Instructions for the task ▸ Once the line holding "genus: Microtus" is found in the listing below, write it out and each later line exactly, up to and including the one holding "Moving vote fraction: 67%.".

Provided records ▸
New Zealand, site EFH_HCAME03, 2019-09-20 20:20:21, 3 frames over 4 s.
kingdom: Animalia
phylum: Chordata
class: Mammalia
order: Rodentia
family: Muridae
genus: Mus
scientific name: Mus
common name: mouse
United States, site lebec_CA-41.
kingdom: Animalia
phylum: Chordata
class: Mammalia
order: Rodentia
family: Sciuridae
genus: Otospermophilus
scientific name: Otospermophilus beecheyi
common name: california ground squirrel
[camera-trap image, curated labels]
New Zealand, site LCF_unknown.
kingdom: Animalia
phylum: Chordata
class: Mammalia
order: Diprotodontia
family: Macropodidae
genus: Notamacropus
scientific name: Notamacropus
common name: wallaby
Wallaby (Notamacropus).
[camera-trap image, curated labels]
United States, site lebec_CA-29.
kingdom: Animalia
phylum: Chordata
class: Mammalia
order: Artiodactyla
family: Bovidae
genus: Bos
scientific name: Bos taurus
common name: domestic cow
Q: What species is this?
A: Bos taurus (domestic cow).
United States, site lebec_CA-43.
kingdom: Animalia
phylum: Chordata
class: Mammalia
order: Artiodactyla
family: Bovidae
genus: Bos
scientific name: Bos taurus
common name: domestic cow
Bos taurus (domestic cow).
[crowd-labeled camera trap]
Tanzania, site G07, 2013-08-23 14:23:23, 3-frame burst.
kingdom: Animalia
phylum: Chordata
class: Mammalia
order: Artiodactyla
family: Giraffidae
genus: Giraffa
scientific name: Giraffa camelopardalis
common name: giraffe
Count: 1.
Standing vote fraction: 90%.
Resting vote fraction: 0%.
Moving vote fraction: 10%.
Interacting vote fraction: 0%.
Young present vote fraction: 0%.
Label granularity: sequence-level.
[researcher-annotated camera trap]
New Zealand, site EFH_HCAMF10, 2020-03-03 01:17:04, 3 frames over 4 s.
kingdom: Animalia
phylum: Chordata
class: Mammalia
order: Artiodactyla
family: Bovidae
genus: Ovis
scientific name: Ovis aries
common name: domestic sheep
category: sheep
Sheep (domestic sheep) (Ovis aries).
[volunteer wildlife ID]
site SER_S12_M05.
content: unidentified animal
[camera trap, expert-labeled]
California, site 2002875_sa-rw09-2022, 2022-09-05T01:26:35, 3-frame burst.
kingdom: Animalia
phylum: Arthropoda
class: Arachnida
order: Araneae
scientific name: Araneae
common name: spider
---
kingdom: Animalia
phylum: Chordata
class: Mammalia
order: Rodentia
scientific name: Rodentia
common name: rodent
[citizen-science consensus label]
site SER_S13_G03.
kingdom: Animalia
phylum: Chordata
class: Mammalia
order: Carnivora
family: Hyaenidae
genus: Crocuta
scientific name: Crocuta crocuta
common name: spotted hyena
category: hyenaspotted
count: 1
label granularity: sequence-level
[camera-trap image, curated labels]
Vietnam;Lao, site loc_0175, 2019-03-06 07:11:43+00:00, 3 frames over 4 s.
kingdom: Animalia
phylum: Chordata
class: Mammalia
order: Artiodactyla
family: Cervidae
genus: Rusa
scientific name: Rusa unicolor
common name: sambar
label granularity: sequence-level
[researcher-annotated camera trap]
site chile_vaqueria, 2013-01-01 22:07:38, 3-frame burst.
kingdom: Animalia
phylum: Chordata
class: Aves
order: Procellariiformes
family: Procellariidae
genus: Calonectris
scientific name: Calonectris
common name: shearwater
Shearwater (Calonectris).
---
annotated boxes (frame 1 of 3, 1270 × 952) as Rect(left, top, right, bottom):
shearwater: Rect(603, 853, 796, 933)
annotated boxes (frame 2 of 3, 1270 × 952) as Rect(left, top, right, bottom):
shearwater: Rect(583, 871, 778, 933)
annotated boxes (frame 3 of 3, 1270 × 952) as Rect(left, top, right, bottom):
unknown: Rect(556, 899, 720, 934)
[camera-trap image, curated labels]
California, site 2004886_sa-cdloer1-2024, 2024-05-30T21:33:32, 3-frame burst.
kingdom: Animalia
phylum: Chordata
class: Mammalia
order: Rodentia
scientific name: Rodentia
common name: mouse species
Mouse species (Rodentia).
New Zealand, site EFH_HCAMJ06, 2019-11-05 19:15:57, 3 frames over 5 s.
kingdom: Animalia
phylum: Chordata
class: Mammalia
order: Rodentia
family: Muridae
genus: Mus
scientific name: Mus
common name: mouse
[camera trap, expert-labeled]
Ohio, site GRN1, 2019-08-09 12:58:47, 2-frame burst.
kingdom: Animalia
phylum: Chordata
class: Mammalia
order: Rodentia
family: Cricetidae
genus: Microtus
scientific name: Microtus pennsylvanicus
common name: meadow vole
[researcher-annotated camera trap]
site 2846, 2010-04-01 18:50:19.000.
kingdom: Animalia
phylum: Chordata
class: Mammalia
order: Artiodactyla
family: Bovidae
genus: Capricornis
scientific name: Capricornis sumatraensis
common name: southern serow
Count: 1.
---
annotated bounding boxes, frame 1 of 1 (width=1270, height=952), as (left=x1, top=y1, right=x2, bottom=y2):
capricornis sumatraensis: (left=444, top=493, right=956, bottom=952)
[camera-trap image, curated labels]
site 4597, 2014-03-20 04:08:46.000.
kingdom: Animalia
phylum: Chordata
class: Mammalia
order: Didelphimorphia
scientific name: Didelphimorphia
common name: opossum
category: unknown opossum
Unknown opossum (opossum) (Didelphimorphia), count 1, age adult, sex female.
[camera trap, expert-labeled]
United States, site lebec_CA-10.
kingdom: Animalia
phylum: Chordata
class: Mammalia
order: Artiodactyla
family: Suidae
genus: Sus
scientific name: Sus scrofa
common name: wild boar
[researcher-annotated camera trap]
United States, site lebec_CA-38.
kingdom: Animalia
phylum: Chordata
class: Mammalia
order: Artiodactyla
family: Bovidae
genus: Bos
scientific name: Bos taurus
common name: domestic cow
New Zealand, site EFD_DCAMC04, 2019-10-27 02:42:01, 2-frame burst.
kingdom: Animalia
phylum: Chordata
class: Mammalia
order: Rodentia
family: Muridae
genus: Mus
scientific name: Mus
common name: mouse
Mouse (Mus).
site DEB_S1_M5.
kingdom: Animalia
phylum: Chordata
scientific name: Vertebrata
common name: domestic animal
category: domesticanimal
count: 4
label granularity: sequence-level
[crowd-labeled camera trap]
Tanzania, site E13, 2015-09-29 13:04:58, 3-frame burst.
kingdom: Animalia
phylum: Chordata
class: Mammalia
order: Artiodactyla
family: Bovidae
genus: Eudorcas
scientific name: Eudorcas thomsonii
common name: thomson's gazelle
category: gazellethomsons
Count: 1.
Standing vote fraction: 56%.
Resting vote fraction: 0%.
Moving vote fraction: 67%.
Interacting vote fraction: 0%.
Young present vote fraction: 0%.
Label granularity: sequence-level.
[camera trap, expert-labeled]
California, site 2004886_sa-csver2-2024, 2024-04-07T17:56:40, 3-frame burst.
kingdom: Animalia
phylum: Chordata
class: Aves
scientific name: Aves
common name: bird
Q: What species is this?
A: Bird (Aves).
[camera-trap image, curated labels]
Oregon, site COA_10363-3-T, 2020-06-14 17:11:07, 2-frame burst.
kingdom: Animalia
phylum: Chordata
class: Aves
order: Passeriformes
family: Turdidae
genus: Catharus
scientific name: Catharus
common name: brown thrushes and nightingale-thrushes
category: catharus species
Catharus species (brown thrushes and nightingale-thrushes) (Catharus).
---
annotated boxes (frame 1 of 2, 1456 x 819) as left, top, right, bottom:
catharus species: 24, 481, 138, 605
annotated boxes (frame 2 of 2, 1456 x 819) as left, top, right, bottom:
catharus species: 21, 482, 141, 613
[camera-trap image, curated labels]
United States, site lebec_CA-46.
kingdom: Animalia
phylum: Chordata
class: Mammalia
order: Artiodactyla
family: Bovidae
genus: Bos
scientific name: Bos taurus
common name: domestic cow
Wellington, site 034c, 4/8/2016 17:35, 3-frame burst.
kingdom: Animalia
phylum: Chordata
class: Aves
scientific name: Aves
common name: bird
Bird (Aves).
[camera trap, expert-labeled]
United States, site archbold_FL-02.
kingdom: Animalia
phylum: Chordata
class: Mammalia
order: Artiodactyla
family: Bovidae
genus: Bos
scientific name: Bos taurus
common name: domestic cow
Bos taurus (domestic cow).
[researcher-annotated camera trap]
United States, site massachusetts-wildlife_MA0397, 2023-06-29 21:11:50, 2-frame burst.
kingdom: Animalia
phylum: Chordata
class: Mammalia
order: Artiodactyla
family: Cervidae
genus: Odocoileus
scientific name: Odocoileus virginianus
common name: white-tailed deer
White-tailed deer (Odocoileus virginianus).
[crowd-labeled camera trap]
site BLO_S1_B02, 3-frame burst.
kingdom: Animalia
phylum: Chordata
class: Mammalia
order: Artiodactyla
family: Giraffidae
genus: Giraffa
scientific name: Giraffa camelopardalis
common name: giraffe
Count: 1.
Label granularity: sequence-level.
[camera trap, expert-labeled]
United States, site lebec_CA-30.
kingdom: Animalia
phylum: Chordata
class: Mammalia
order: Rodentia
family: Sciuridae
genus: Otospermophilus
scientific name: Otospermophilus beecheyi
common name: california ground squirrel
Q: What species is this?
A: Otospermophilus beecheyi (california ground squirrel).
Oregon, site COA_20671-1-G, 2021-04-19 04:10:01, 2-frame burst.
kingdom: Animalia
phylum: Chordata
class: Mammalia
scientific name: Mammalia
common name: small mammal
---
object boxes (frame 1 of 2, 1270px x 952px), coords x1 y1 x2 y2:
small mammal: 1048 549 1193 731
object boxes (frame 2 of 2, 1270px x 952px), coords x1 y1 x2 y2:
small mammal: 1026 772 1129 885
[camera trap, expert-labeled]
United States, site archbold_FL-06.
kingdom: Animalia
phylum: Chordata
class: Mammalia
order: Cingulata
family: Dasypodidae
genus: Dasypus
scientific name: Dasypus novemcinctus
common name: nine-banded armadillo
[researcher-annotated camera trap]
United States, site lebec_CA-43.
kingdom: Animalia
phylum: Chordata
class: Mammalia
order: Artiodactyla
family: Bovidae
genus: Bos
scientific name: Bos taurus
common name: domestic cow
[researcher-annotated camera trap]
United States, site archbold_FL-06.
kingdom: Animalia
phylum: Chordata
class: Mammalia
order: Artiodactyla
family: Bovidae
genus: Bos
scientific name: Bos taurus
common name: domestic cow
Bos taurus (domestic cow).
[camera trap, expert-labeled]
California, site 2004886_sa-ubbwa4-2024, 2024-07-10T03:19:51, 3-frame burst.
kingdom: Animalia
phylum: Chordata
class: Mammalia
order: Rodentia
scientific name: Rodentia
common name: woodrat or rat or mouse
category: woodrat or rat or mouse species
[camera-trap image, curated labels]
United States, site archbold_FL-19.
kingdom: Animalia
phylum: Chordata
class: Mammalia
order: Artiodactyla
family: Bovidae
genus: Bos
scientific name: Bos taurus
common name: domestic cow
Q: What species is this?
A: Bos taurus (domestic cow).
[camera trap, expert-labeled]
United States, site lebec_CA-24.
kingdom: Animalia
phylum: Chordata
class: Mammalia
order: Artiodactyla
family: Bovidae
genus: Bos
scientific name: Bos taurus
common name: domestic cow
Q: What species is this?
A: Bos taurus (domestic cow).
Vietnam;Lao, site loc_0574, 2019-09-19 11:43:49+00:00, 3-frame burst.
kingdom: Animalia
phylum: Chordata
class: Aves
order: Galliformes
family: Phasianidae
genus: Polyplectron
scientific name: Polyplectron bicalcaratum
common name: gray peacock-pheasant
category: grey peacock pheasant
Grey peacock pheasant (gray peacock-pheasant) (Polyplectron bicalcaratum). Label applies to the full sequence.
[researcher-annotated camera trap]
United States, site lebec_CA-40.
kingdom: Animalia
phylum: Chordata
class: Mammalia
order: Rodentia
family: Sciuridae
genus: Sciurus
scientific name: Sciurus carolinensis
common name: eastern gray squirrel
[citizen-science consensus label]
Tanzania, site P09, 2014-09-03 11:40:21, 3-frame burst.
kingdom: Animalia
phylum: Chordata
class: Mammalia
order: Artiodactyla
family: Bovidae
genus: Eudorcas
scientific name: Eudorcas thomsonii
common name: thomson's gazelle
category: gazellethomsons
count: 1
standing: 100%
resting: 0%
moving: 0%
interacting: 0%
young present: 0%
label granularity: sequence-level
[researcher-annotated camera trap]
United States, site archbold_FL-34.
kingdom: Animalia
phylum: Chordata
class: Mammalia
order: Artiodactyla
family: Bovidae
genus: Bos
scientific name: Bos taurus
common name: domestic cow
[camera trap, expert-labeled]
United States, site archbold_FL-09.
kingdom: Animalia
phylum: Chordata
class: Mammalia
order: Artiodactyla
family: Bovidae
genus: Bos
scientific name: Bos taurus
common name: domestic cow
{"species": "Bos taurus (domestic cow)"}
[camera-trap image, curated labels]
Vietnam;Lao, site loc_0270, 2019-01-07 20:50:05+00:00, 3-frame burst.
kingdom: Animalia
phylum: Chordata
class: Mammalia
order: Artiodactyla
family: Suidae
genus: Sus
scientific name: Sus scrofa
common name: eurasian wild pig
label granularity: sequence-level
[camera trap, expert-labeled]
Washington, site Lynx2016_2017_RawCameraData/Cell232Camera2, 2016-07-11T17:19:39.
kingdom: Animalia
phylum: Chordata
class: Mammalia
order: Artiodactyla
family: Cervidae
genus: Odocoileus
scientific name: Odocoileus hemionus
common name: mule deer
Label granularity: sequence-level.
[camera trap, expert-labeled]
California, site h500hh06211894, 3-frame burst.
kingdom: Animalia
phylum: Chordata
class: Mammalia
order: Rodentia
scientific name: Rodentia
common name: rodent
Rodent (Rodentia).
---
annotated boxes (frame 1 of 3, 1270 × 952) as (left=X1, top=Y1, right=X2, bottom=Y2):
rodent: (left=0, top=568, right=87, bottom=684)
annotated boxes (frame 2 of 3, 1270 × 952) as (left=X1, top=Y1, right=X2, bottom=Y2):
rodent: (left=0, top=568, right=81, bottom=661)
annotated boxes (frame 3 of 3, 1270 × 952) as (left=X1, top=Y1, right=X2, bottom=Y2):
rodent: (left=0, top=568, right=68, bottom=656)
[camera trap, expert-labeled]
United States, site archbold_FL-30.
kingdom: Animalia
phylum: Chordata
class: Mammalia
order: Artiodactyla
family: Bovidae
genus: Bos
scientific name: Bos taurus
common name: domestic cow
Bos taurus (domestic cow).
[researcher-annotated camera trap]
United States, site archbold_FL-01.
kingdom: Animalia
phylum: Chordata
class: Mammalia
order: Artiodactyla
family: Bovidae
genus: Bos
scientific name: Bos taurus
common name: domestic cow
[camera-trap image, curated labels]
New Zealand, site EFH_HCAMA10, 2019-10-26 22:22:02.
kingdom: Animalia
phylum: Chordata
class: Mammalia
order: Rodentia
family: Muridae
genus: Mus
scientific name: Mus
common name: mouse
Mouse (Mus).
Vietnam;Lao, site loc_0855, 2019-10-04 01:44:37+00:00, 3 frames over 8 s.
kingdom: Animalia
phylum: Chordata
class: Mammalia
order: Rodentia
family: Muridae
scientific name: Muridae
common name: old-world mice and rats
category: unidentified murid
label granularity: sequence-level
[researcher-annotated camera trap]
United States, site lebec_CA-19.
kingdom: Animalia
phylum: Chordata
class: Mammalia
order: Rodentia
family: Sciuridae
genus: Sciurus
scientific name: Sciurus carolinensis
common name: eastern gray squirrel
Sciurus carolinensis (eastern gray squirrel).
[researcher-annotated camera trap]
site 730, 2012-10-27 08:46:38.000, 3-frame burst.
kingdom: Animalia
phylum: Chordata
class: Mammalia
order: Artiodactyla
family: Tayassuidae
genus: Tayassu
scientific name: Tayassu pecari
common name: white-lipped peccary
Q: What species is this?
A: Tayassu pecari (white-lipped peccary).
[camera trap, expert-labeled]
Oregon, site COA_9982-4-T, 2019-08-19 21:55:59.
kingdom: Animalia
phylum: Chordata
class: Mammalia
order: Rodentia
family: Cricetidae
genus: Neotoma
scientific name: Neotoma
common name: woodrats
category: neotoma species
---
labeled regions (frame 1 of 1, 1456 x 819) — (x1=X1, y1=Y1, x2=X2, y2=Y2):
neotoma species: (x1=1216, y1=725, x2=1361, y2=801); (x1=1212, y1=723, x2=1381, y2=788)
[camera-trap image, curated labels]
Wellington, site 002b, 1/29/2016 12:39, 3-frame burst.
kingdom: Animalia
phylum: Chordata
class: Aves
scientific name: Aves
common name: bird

Answer to this exercise ▸
genus: Microtus
scientific name: Microtus pennsylvanicus
common name: meadow vole
[researcher-annotated camera trap]
site 2846, 2010-04-01 18:50:19.000.
kingdom: Animalia
phylum: Chordata
class: Mammalia
order: Artiodactyla
family: Bovidae
genus: Capricornis
scientific name: Capricornis sumatraensis
common name: southern serow
Count: 1.
---
annotated bounding boxes, frame 1 of 1 (width=1270, height=952), as (left=x1, top=y1, right=x2, bottom=y2):
capricornis sumatraensis: (left=444, top=493, right=956, bottom=952)
[camera-trap image, curated labels]
site 4597, 2014-03-20 04:08:46.000.
kingdom: Animalia
phylum: Chordata
class: Mammalia
order: Didelphimorphia
scientific name: Didelphimorphia
common name: opossum
category: unknown opossum
Unknown opossum (opossum) (Didelphimorphia), count 1, age adult, sex female.
[camera trap, expert-labeled]
United States, site lebec_CA-10.
kingdom: Animalia
phylum: Chordata
class: Mammalia
order: Artiodactyla
family: Suidae
genus: Sus
scientific name: Sus scrofa
common name: wild boar
[researcher-annotated camera trap]
United States, site lebec_CA-38.
kingdom: Animalia
phylum: Chordata
class: Mammalia
order: Artiodactyla
family: Bovidae
genus: Bos
scientific name: Bos taurus
common name: domestic cow
New Zealand, site EFD_DCAMC04, 2019-10-27 02:42:01, 2-frame burst.
kingdom: Animalia
phylum: Chordata
class: Mammalia
order: Rodentia
family: Muridae
genus: Mus
scientific name: Mus
common name: mouse
Mouse (Mus).
site DEB_S1_M5.
kingdom: Animalia
phylum: Chordata
scientific name: Vertebrata
common name: domestic animal
category: domesticanimal
count: 4
label granularity: sequence-level
[crowd-labeled camera trap]
Tanzania, site E13, 2015-09-29 13:04:58, 3-frame burst.
kingdom: Animalia
phylum: Chordata
class: Mammalia
order: Artiodactyla
family: Bovidae
genus: Eudorcas
scientific name: Eudorcas thomsonii
common name: thomson's gazelle
category: gazellethomsons
Count: 1.
Standing vote fraction: 56%.
Resting vote fraction: 0%.
Moving vote fraction: 67%.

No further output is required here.